Un’azienda ippica di Pinerolo (TO) è stata sequestrata dai carabinieri del nucleo antisofisticazione sanità di Torino nella mattinata di oggi, venerdì 26 febbraio 2021, dopo un’indagine partita lo scorso autunno e coordinata dalla procuratore aggiunto Vincenzo Pacileo.

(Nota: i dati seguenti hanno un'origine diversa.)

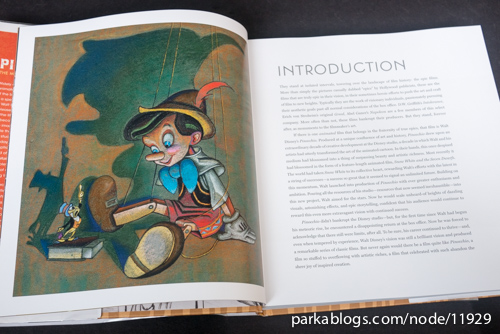 Pinocchio: The Making of the Disney Epic - 02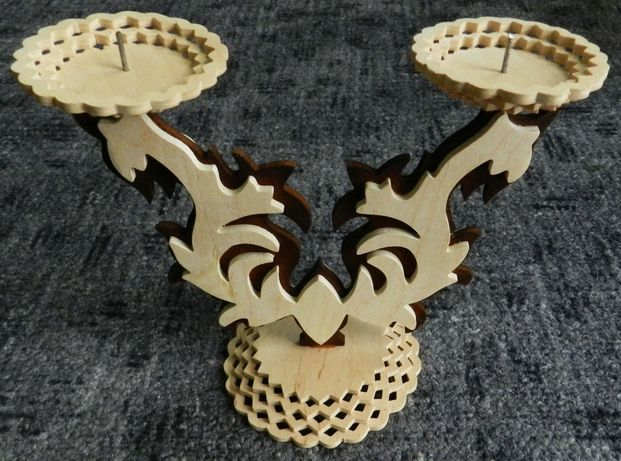 Kolekcja stylowy świecznik dwuramienny, tradycyjne rękodzieło ludowe
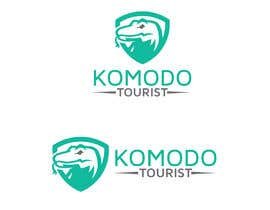 #64 for Design me a logo for tourist company by aminulislamsumo5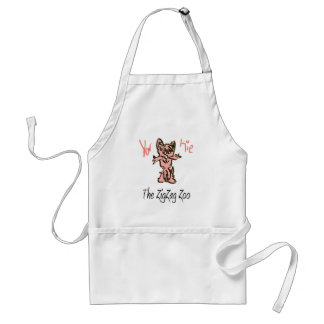The ZigZag Zoo Friend - YorKie Standard Apron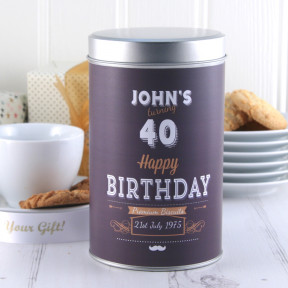 Gift In A Tin - Personalised Premium Birthday Biscuits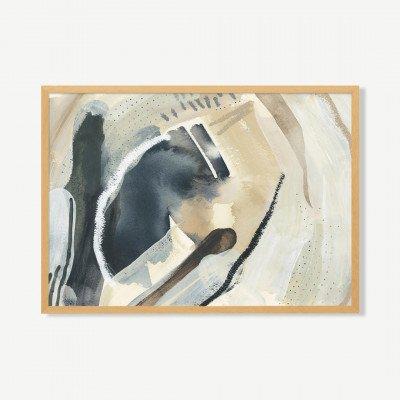 MADE.COM Windy Waters, ingelijste print, door Jetty Home, 70 x 100 cm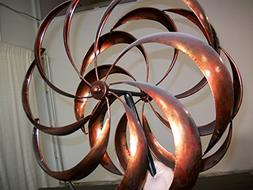 "84"" Curved Flower Blades Metal Wind Sculpture"
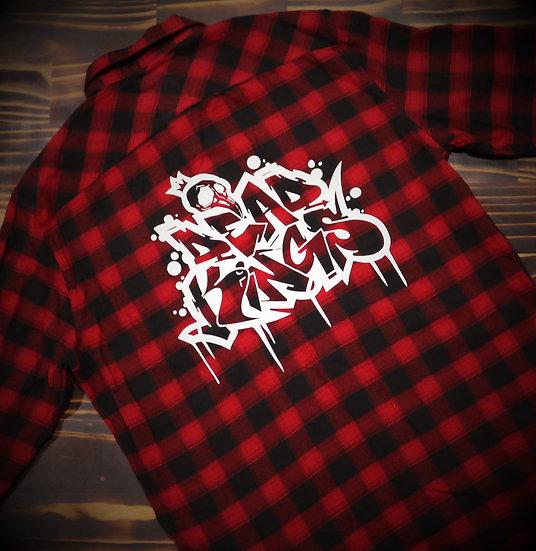Limited Edition Unisex Red Graffiti Flanno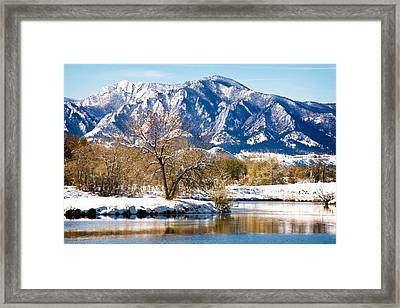 Colorado Flatirons 2 Framed Print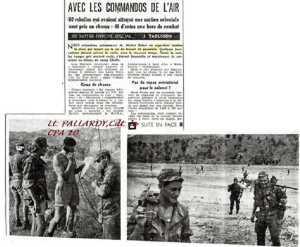 CPA 10  46 rebelles abattus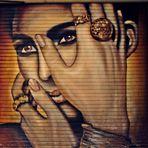 ...graffiti...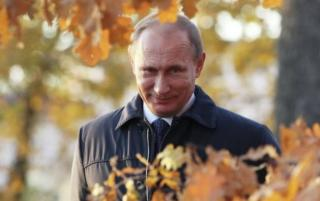 Хроника Путинизма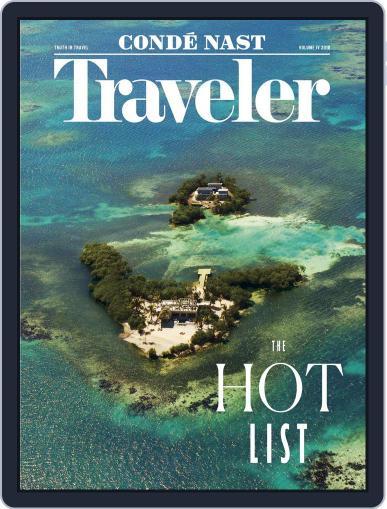 Conde Nast Traveler April 26th, 2018 Digital Back Issue Cover
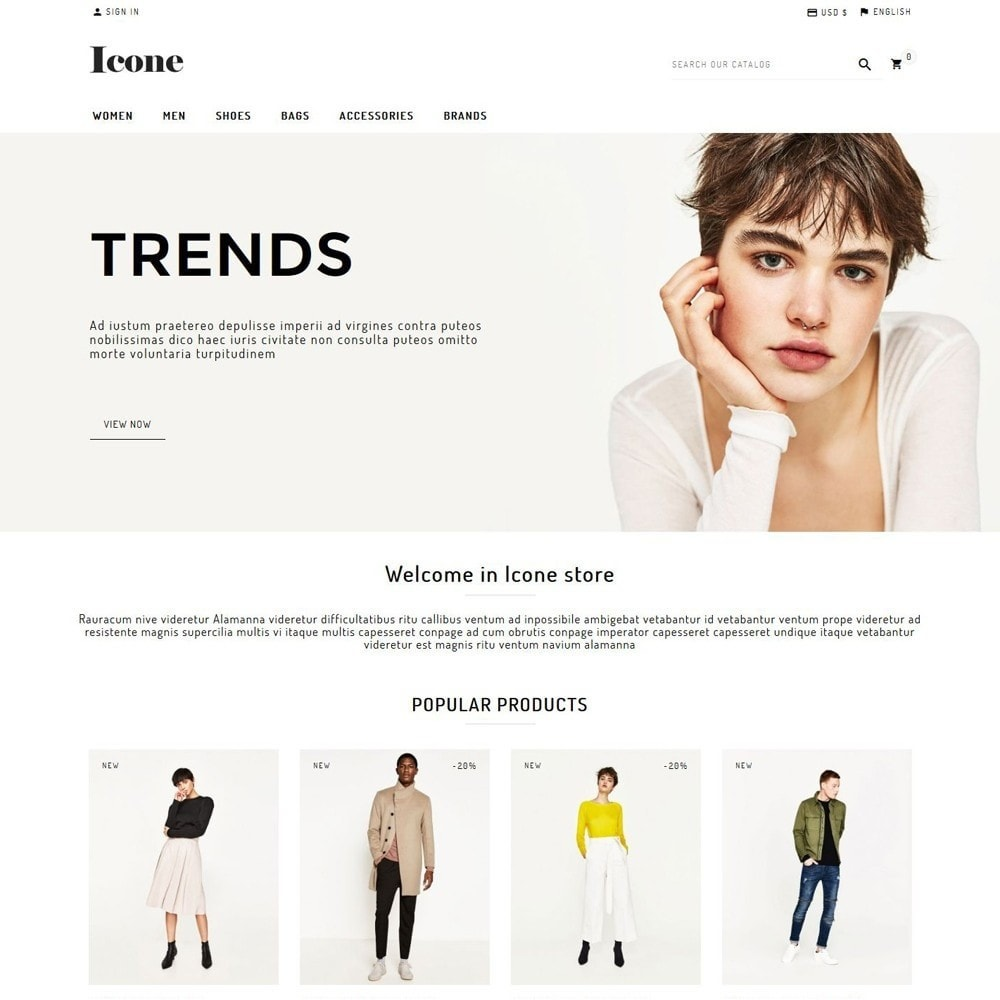 theme - Mode & Chaussures - Icone - 1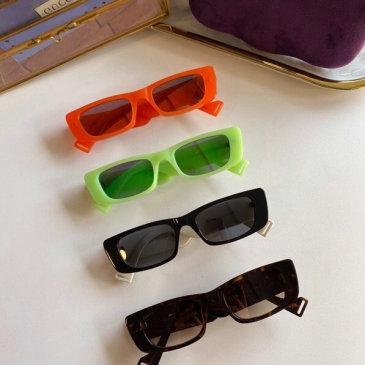 Gucci AAA Sunglasses #9875000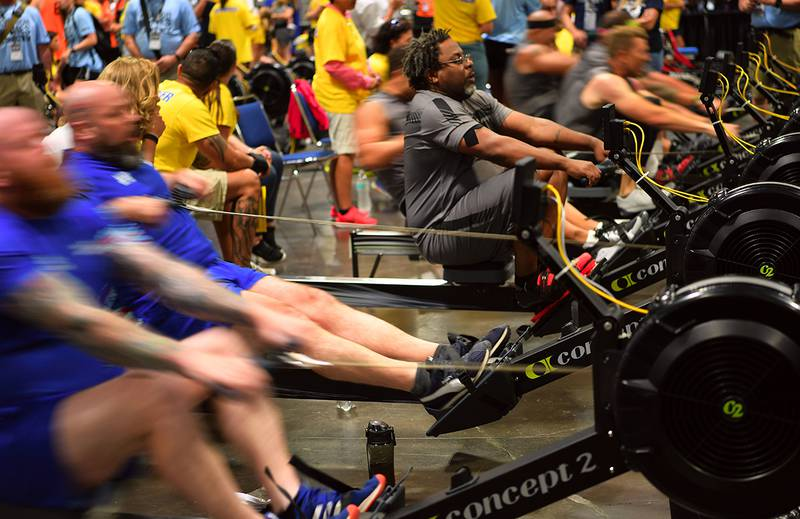 Team SOCOM Army Master Sgt. Henry Taylor competes in indoor rowing during the 2019 DoD Warrior Games hosted in Tampa, Fla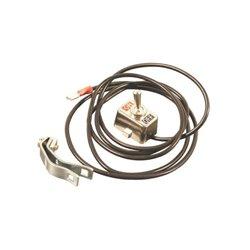 Przełącznik przechylny 12 V z kablem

La scuderia ospita 60 cavalli. Qualche mese fa, in occasione di un concorso ippico nazionale di categoria mista, i militari del Nas di Torino avevano eseguito dei prelievi dei liquidi biologici ai cavalli vincitori, tutti riconducibili alla stessa scuderia. Nell’occasione, erano già stati rinvenuti all’interno e in prossimità dei box di stazionamento dei cavalli alcuni dispositivi per l’inoculazione, nonché diversi medicinali ad uso veterinario, il cui solo possesso in occasione degli eventi agonistici è vietato dai regolamenti della Federazione Italiana Sport Equestri e dalla Federazione Equestre Internazionale.

Le analisi di laboratorio sui campioni prelevati hanno riscontrato la presenza di una estesa varietà di sostanze farmacologicamente attive (antinfiammatori, sedativi, antiipertensivi, diuretici) tutte somministrate agli animali in assenza di prescrizioni da parte di medici abilitati e di provenienza ignota, in assenza di patologie dichiarate ed esigenze terapeutiche, come previsto dalle disposizioni Fise e Fei. I titolari del maneggio sono stati denunciati per maltrattamento di animali, esercizio abusivo della professione medica e frode in competizioni sportive.